**WHAT YOU HAVE TO DO:**
Print the lines of the items without any changes, from the start of the items through the line containing "1802 centimetres", including both ends. Leave the pictures out of your answer.
Begin DATA
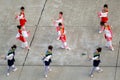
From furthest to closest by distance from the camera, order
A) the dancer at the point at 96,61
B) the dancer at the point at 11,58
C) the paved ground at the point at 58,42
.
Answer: the paved ground at the point at 58,42 < the dancer at the point at 11,58 < the dancer at the point at 96,61

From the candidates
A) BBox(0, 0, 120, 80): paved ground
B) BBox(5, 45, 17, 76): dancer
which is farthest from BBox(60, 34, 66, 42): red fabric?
BBox(5, 45, 17, 76): dancer

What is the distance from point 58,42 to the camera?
15891 millimetres

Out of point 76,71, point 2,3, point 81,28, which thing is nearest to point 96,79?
point 76,71

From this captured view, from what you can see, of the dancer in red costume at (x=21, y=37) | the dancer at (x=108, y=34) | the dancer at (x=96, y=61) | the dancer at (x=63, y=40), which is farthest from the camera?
the dancer in red costume at (x=21, y=37)

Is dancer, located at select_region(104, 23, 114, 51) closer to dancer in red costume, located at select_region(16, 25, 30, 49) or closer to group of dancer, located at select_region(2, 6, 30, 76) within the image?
group of dancer, located at select_region(2, 6, 30, 76)

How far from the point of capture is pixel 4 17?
1802 centimetres

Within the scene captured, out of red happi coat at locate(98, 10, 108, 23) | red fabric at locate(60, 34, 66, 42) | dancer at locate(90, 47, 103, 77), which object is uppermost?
red happi coat at locate(98, 10, 108, 23)

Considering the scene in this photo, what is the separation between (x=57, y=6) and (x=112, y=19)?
9.90 ft

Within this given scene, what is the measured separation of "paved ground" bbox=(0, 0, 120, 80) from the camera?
14.3 metres

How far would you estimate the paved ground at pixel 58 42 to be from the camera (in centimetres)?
1430

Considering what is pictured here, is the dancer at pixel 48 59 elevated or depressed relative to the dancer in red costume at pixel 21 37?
depressed

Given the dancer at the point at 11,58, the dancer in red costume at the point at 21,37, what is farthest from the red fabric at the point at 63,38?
the dancer at the point at 11,58

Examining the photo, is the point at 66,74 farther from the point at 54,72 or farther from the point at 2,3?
the point at 2,3

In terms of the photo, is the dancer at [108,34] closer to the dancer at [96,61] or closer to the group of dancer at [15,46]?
the dancer at [96,61]
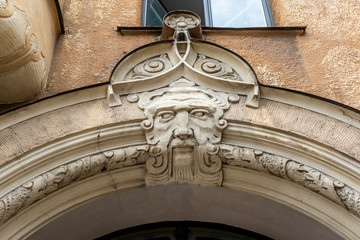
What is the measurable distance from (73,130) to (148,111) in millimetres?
519

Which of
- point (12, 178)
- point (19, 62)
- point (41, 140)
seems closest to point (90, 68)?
point (19, 62)

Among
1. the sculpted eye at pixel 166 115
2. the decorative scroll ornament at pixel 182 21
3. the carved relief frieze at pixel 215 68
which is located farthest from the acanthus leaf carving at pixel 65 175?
the decorative scroll ornament at pixel 182 21

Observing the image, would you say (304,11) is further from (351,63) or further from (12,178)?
(12,178)

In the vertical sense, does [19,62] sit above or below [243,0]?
below

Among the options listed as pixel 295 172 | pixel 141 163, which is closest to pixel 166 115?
pixel 141 163

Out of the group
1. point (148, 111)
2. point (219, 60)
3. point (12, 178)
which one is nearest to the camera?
point (12, 178)

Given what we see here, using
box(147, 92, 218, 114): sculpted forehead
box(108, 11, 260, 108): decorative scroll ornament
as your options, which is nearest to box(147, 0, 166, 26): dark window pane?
box(108, 11, 260, 108): decorative scroll ornament

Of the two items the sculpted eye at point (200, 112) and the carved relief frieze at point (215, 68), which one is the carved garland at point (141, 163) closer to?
the sculpted eye at point (200, 112)

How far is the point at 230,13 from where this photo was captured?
5066mm

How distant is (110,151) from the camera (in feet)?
10.1

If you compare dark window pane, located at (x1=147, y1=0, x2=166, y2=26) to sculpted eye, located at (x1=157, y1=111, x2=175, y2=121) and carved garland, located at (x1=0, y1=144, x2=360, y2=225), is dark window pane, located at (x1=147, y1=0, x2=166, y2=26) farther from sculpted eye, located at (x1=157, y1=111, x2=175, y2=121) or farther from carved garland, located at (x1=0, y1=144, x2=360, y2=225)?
carved garland, located at (x1=0, y1=144, x2=360, y2=225)

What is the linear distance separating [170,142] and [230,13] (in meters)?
2.47

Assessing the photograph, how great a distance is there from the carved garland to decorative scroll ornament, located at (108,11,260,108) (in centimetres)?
41

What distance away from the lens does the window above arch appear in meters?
4.88
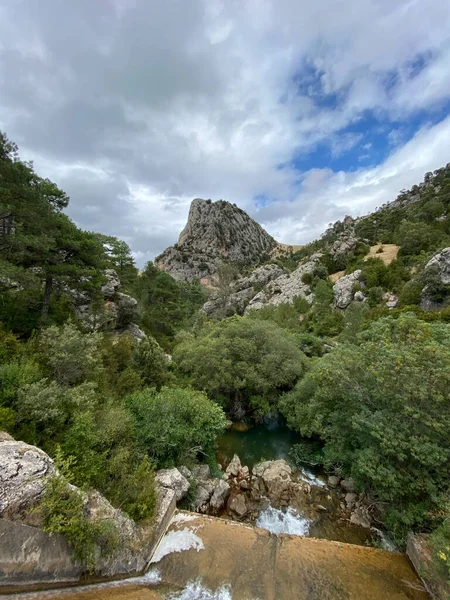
End DATA
**OUTPUT BELOW:**
From furthest to closest by distance from the camera, order
A) the dancer at the point at 96,61
B) the dancer at the point at 11,58
C) the paved ground at the point at 58,42
.
Answer: the paved ground at the point at 58,42 < the dancer at the point at 11,58 < the dancer at the point at 96,61

From the candidates
A) BBox(0, 0, 120, 80): paved ground
B) BBox(5, 45, 17, 76): dancer
which is farthest from BBox(60, 34, 66, 42): red fabric?
BBox(5, 45, 17, 76): dancer

What is the distance from point 58,42 to the camera?
15891 millimetres

Out of point 76,71, point 2,3, point 81,28, which thing is nearest to point 96,79?
point 76,71

From this captured view, from what you can see, of the dancer in red costume at (x=21, y=37) | the dancer at (x=108, y=34) | the dancer at (x=96, y=61) | the dancer at (x=63, y=40), which is farthest from the camera?
the dancer in red costume at (x=21, y=37)

Is dancer, located at select_region(104, 23, 114, 51) closer to dancer in red costume, located at select_region(16, 25, 30, 49) or closer to group of dancer, located at select_region(2, 6, 30, 76) within the image?
group of dancer, located at select_region(2, 6, 30, 76)

How far from the point of capture is pixel 4 17?
1802 centimetres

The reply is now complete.